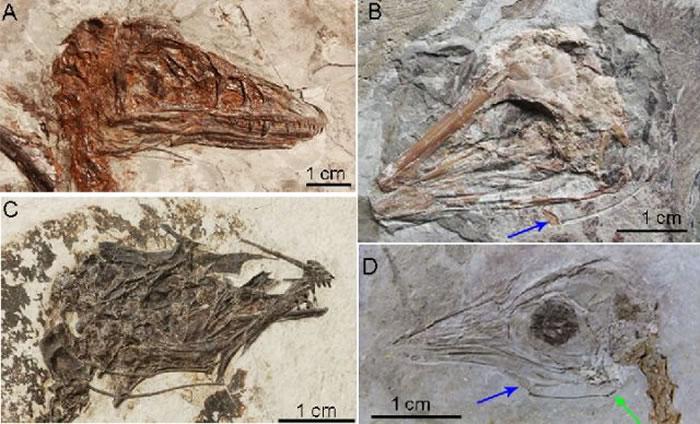 图为舌骨在鸟类化石和小盗龙里的保存。其中A是小盗龙,B是反鸟,C是孔子鸟,D是红山鸟,绿色的箭头指示了最早的上舌骨的保存,蓝色的箭头指示了最早的基舌骨在孔子鸟和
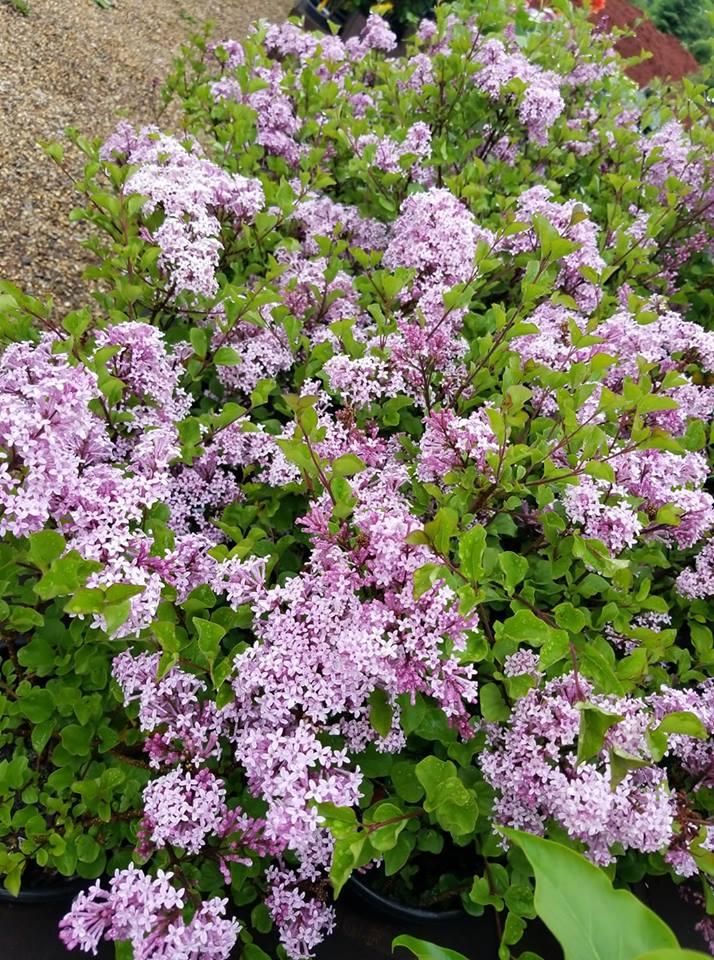 Dwarf Korean Lilacs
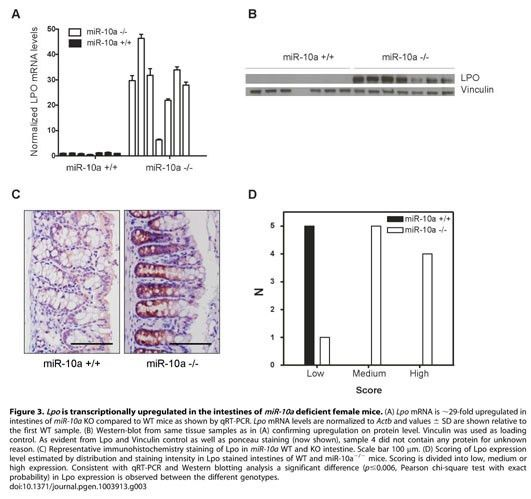 Academic OneFile - Document - Loss of miR-10a activates Lpo and ...
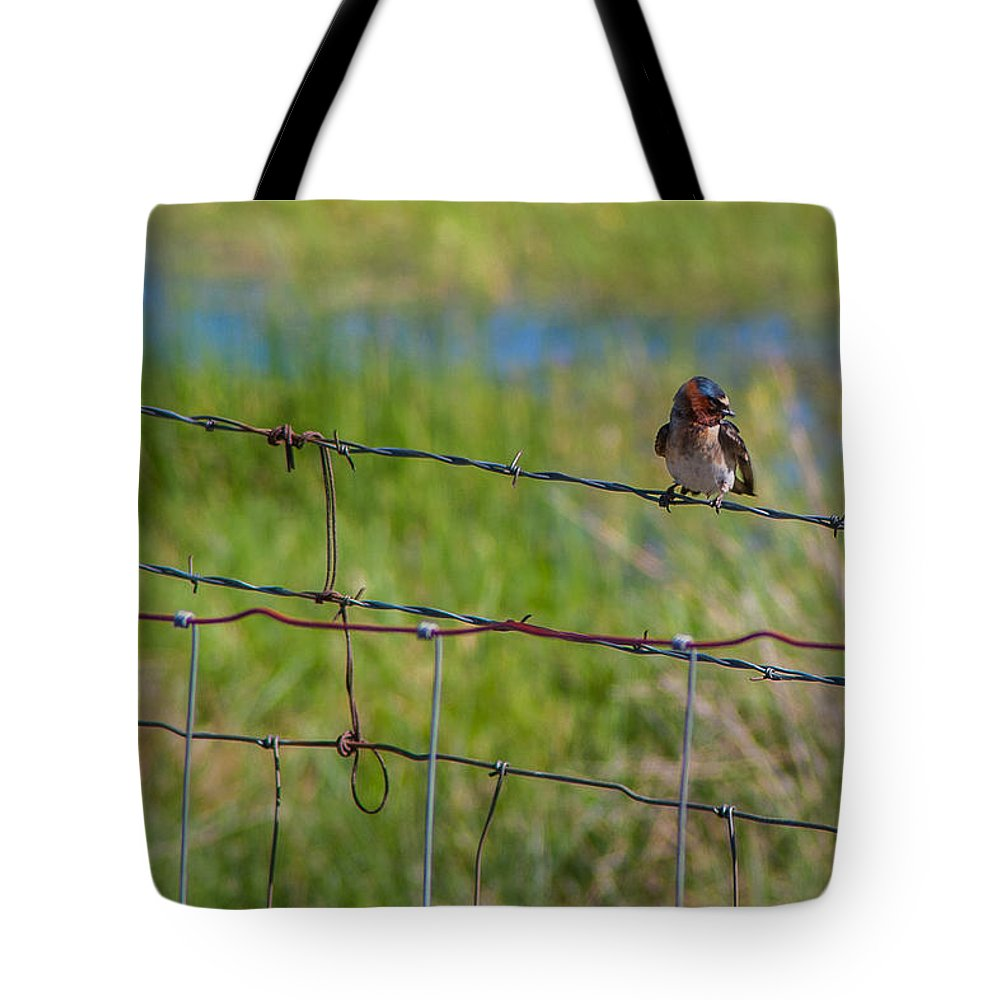 Gigimarie Tote Bag featuring the photograph Singing by Gina Herbert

WHAT IS EXPECTED: Now write out the data word for word, skipping every picture in it.

THE COMPLETED TASK:
 图为舌骨在鸟类化石和小盗龙里的保存。其中A是小盗龙,B是反鸟,C是孔子鸟,D是红山鸟,绿色的箭头指示了最早的上舌骨的保存,蓝色的箭头指示了最早的基舌骨在孔子鸟和
 Dwarf Korean Lilacs
 Academic OneFile - Document - Loss of miR-10a activates Lpo and ...
 Gigimarie Tote Bag featuring the photograph Singing by Gina Herbert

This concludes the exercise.